Mongfinder General wrote: » As long as there’s gullible fools, there’ll be minge bags like that to take advantage of you. A hungry fcuk.
Dan Jaman wrote: » I leave my bins out by the side of the road full-time.
AndrewJRenko wrote: » You use public space for storing your private property? Ultimate stinge...
Dan Jaman wrote: » Hardly a stinge if I own the part of the road in question.
Quazzie wrote: » You own the road? You must be very rich.
Dan Jaman wrote: » Many, if not most, houses that border country roads own the road out to the centre line. This is a pure technicality, as the Council takes it over for the common good. I'm not a lawyer, so there's likely a more involved legal explanation about the circumstances and the law relating to it.

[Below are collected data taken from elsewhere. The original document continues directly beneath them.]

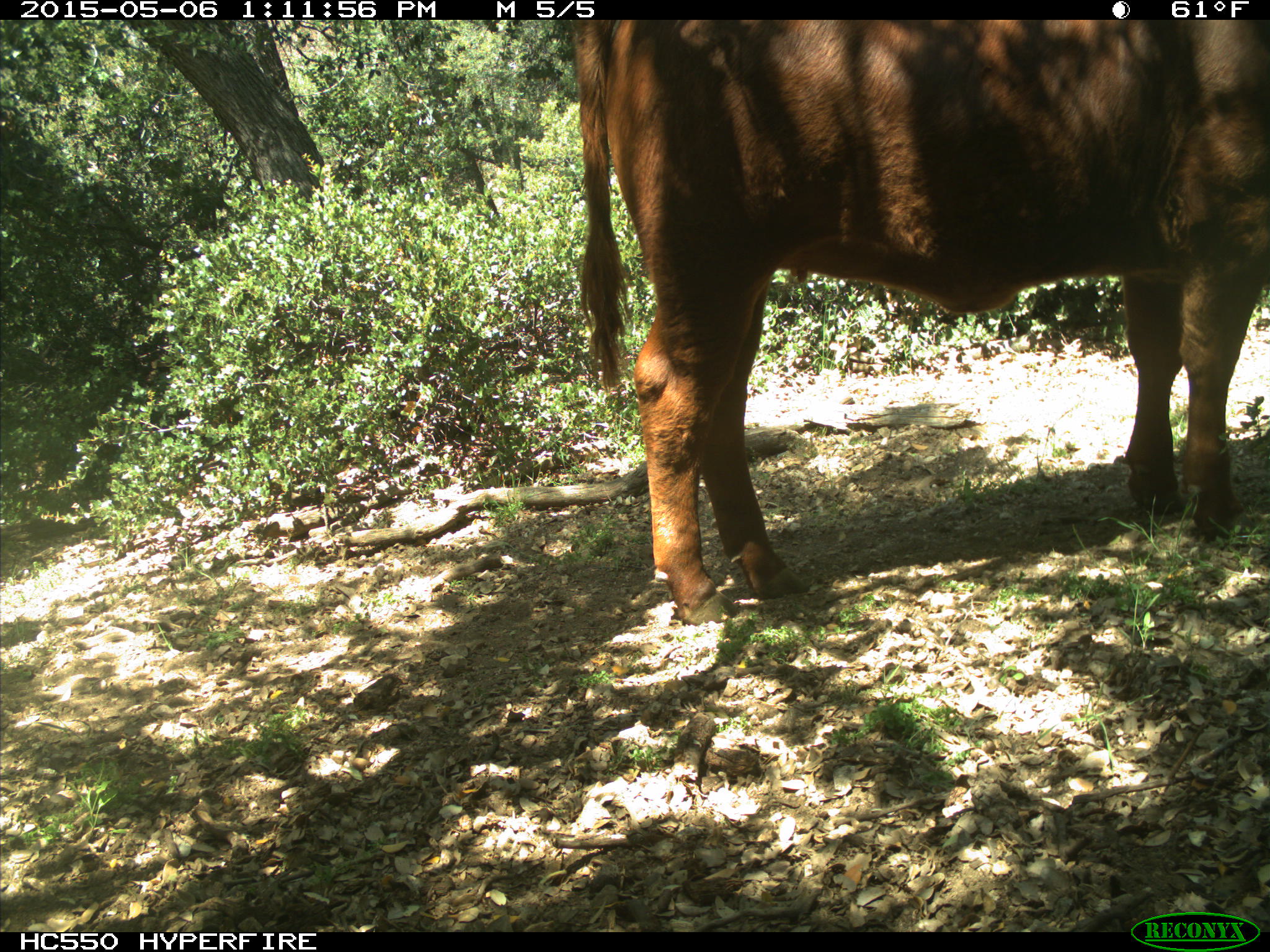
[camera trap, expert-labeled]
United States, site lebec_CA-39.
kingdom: Animalia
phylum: Chordata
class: Mammalia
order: Artiodactyla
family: Bovidae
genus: Bos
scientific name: Bos taurus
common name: domestic cow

If I decided to take full ownership of my part of the road, I'd be liable for its upkeep and damages should anyone trip in a pothole, for example. In that regard, the Council are welcome to it, and I regard it as an equitable trade-off. I get to travel on mostly decent tarmac to the shops in return, while traversing hundreds of other people's roads.
amber69 wrote: » Other way around AFAIK. Council own about 6ft from the road into your property.
Dan Jaman wrote: » Not in my case, they don't. I checked the deeds, and it's exactly as I said. What you likely mean is that the Council take over enough land to enable the road, and that would likely include a strip adjacent to the actual tarmac surface. "Take over" is the operative term - they don't actually own it, I do.
Quazzie wrote: » Try leave your car parked on the road out touching the line, and see how far your deeds get you when it's taken away. :rolleyes:
Surreptitious wrote: » I know I have said this before but my housemate has been drying her clothes free for over two years now. She refuses to put money in to feed the machine. I was going to wash a load of clothes this evening but she decided to use the dryer. There was no money left in it yet she still put her clothes in and turned it on to get the very last maybe four minutes out of it before it shut off. So her clothes are in there now and still wet? She knows full well she needed to put money in for it to work yet she refuses to part with two euros? I am ashamed for her at this stage. There is no level of scab low enough to describe her.
Bosco13 wrote: » Our petrol station had a tyre gauge machine that you put 20p into and it activated the air pump for a few minutes. One day this old sod parked right up my arse, hoping to get my remaining time and I had to reverse out on to the main road, not being able to see properly because his car was blocking me. Wish I'd just sat there til my time ran out.
Dan Jaman wrote: » The sort of miserable git who'd never buy an air pencil guage of his own, let alone a footpump at the minimum. It's hardly surprising there are thousands of cars on the road with dangerously under-inflated tyres.
4ensic15 wrote: » Anyone selling petrol or diesel should be forced to supply free air. It is ridiculous that road safety is disincentivised by charging for air.
Dan Jaman wrote: » There is a real cost to supplying 'free' air. Compressors aren't cheap, and every forecourt loses (has stolen) a couple of inflator gauges per year. Luckily for me, my local garages aren't charging yet, but I was used to paying for it in England more than 20 years ago, so if it happens, it happens. It's not the end of the world. I always carry a pencil pressure gauge, and have a compressor in my own garage, so not really that likely to need it. The real stinges are the ones who piggy-back on others' air payment.